Professional skateboarders Clyde Singleton and Mike Peterson learned to skateboard at Kona.
Other skateboarding stars skating at Kona include Tony Hawk, Steve Berra and Birdhouse Skateboards, Tony Alva, Rodney Mullen, Buck Smith Steve Caballero, Jeff Phillips, Christian Hosoi, Neil Blender and John Lucero.

==Oldest skatepark==
Derby Skatepark in Santa Cruz, California opened the year prior to Kona in 1976. The Yelp website reports that the location has closed and the City of Jacksonville now claims Kona as the oldest surviving skatepark.
When Del Mar Skate Ranch closed in 1987 and Upland Skatepark was shuttered in 1989, Kona was the only active skatepark in the U.S.
In 2019, the Guinness Book of World Records named Kona the "Oldest Surviving commercial Skatepark".

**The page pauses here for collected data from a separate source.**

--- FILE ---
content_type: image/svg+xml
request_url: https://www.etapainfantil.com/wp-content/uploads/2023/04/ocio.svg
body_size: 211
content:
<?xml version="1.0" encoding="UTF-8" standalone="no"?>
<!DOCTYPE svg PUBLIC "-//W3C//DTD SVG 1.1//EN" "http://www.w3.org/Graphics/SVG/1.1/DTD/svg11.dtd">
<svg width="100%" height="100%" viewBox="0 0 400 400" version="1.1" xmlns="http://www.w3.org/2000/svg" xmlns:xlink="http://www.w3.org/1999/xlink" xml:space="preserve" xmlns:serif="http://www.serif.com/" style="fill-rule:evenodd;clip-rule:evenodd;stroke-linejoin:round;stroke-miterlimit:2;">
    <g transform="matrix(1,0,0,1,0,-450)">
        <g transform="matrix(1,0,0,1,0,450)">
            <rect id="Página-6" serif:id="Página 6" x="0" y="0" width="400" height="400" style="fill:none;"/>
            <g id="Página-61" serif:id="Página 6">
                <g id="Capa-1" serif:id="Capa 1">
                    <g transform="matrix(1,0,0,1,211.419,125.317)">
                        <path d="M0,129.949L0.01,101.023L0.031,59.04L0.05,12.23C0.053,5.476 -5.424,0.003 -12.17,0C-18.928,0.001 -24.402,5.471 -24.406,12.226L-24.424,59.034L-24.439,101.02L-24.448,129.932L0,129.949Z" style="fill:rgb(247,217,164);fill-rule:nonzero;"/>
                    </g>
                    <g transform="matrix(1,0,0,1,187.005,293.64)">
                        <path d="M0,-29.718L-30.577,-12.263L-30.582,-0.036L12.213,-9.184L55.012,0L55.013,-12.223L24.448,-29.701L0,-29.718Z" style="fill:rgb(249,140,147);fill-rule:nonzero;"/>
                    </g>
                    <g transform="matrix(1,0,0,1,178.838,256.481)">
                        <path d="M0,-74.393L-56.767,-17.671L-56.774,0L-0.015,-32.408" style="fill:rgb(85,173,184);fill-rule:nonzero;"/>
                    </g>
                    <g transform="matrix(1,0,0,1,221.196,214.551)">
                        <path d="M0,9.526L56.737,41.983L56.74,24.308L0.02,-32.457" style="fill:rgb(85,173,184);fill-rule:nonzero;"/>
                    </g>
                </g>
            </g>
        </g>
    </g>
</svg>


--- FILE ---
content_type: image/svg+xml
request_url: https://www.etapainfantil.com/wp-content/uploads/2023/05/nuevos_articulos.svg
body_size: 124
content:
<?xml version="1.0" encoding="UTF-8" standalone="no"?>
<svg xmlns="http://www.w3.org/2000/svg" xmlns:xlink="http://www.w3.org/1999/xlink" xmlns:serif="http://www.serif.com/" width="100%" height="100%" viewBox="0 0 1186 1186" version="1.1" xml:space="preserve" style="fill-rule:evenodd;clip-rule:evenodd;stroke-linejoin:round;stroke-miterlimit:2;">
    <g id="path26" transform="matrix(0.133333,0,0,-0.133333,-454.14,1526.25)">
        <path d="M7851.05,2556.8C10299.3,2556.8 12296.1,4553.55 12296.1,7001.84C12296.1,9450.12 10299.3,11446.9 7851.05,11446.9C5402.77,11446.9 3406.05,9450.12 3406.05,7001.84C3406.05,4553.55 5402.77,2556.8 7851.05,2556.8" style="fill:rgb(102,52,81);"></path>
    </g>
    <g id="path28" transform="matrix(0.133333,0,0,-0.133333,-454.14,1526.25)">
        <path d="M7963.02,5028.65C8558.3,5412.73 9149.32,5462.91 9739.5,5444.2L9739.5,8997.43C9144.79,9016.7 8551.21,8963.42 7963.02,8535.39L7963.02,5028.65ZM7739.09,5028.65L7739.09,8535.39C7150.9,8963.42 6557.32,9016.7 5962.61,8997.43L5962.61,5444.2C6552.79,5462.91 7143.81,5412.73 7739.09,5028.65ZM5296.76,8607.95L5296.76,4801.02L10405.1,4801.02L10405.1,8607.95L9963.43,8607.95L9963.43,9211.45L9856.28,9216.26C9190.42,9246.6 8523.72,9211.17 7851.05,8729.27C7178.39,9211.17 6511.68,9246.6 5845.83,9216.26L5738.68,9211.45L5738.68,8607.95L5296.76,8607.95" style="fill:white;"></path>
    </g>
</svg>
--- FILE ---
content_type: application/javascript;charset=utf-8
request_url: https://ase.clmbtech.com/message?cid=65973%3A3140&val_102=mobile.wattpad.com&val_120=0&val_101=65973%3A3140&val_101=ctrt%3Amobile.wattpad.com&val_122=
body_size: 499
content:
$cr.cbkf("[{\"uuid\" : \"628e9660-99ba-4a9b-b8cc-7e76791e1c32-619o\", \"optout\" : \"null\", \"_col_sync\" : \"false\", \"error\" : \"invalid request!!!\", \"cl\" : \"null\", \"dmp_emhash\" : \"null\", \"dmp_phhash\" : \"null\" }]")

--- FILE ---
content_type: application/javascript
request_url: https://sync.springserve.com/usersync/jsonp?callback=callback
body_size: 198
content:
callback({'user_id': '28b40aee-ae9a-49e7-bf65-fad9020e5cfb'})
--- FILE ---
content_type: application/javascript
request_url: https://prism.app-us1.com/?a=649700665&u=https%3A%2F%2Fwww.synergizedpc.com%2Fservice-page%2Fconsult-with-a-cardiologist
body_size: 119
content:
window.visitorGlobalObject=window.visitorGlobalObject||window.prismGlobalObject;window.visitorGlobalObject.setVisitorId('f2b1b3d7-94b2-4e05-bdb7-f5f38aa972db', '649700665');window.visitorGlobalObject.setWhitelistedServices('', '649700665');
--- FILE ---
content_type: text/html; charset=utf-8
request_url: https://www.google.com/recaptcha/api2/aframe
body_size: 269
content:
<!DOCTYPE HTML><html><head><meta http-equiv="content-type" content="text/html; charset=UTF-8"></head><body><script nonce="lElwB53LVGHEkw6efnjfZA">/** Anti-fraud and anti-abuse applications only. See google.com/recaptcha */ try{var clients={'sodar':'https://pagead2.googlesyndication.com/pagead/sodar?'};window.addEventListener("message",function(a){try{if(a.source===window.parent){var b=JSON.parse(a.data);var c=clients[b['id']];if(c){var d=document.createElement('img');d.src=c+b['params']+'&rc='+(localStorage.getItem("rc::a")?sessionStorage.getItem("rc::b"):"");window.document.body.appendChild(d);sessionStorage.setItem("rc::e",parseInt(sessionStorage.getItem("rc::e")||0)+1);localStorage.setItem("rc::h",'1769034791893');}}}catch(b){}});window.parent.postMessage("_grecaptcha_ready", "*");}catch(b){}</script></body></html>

In 2024 the vertical ramp was over 20 years old, riddled with holes and unsafe to ride. $60,000 was needed to rebuild it.

== Local skateparks ==
Jacksonville is home to several public skating parks, including Monument Park in Arlington; Artist Walk Skatepark in Riverside; Veterans Skatepark in St. Johns; Orange Park Skatepark; South Beach Skatepark in Jacksonville Beach; Treaty Skatepark in St. Augustine; the Skate Yard and Oceanside Park in Atlantic Beach.